A few months later Hamhuis is an Olympian.
Hamhuis was among the surprises when Canada named its team for the 2014 Sochi Olympics on Tuesday morning, earning a spot ahead of Dan Boyle and Brent Seabrook, who both won gold at the 2010 Vancouver Games, among others.
Despite representing Canada seven times internationally -- twice at the World Junior Championship and five times at the World Championship -- and being a part of the Olympic orientation camp in the fall, it was hard to picture Hamhuis at the Sochi Games as he was struggling to adjust to the new system installed by Tortorella.
"I didn't get off to the start I wanted but just tried to stay patient with myself and patiently get better, and I think my game's come around," said Hamhuis, who has four goals, 13 points and a plus-12 rating in 44 games while often being matched up against opponents' best lines.
"I didn't know what they were thinking really. They've got a lot of tough decisions to make. I thought they maybe would have called [Monday], so I was kind of waiting by the phone all day, and then I had a bit of a restless sleep [Monday] night, and it was certainly exciting to get the call this morning."
Hamhuis isn't flashy, but he provides a steady defensive presence on the left side of a Canadian defense corps loaded with offensive talent on the right, including players like P.K. Subban and Shea Weber, who was Hamhuis' teammate with the Nashville Predators and at the 2009 World Championship.
"I'm not sure how their decision-making went, but I'll certainly be drawing on my experiences on the international ice surface once we go over there," Hamhuis said. "I've got so much experience, and I've tried to maintain that for four years. My game has continued to grow since, and I'm trying to get better all the time."
Hamhuis has been at his best since injuries to regular Canucks defensemen Alexander Edler, who was named to the Swedish Olympic team Tuesday, Ryan Stanton and Andrew Alberts. As injuries piled up, so did the minutes for Hamhuis, who has averaged close to 30 minutes over the past nine games.

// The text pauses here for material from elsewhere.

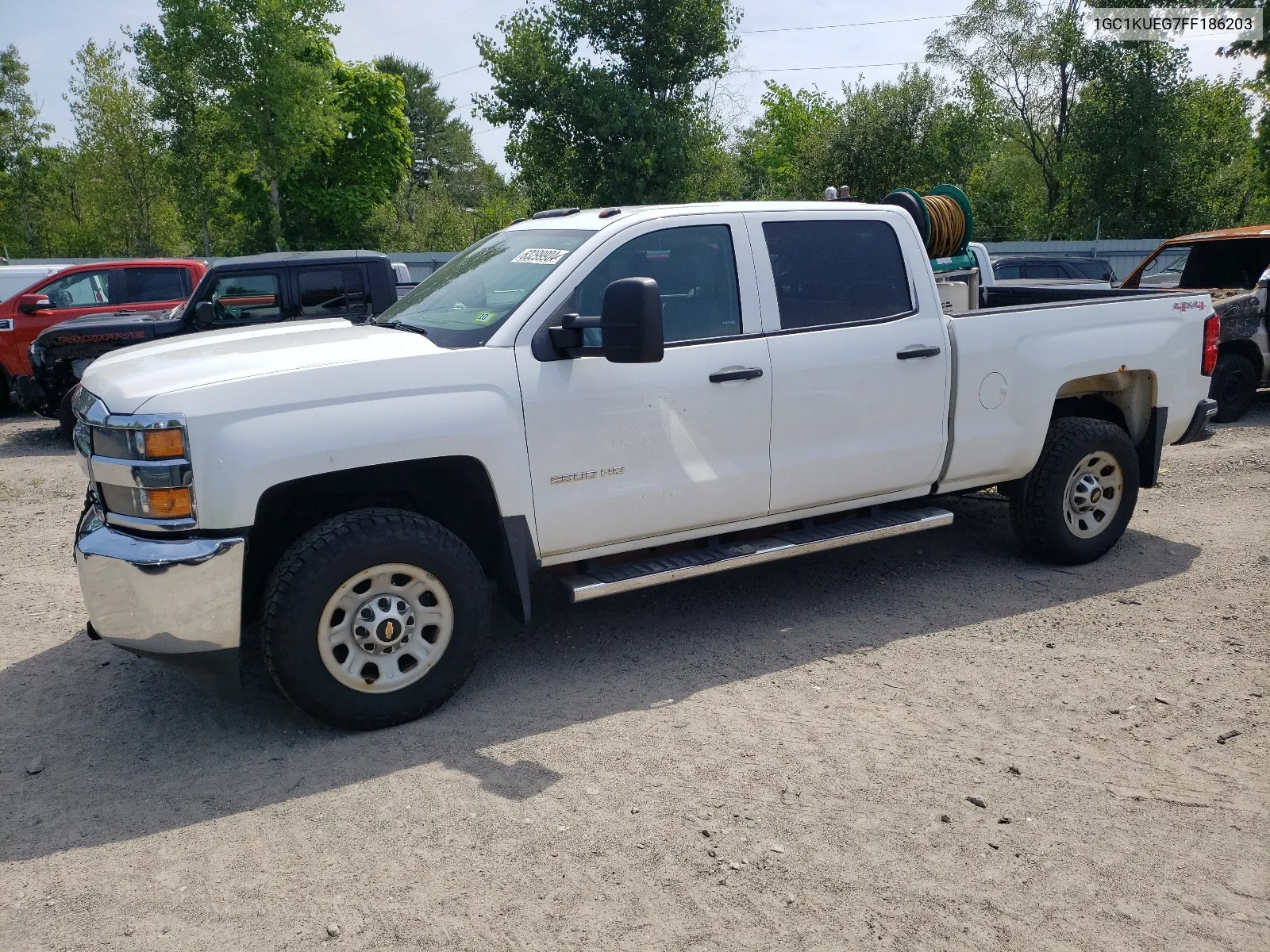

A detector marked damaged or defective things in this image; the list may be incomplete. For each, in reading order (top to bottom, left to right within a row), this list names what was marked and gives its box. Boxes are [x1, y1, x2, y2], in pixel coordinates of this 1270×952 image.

rusty vehicle [1124, 227, 1270, 419]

"Well deserved," Tortorella said of the Olympic spot he lobbied last week for Hamhuis to get. "Well deserved for all our guys. It's a tremendous honor and seven on our team -- really good stuff."
In addition to Hamhuis and goalie Roberto Luongo, who won gold for Canada at the 2010 Vancouver Olympics, the Canucks had three players named to the Swedish team on Tuesday. Edler was joined by twins Daniel and Henrik Sedin, though the defenseman has to sit out the first two games because of a suspension for a knee-on-knee hit on Canada's Eric Staal at the last World Championship. Despite that and a knee injury that has kept him out since early December, Edler wasn't at all surprised to get the call.
"There was a few things a little bit against me, but the coach made it clear pretty early that wasn't going to matter," said Edler, who has been skating for a week but has no timeline for a return.
Defenseman Yannick Weber made Switzerland's team, and center Ryan Kesler was named to the U.S. team Jan. 1.
Kesler, Luongo and the Sedin twins are all returning Olympians with past medals, but all were excited to be part of it again.
"In Europe, playing for your country is always big," said Henrik Sedin, who won gold at the 2006 Torino Olympics and again at last year's World Championship in Sweden.
"It's a great honor," added Luongo. "This is my third time, and it's just as special as the first two. [The Vancouver gold-medal game win] was a huge moment not only for myself but for all the guys on that team and for Canada. You still look at replays and get the chills and the goose bumps, and I think that's probably going to stay there for the rest of my days, so hopefully we'll make some more good memories here."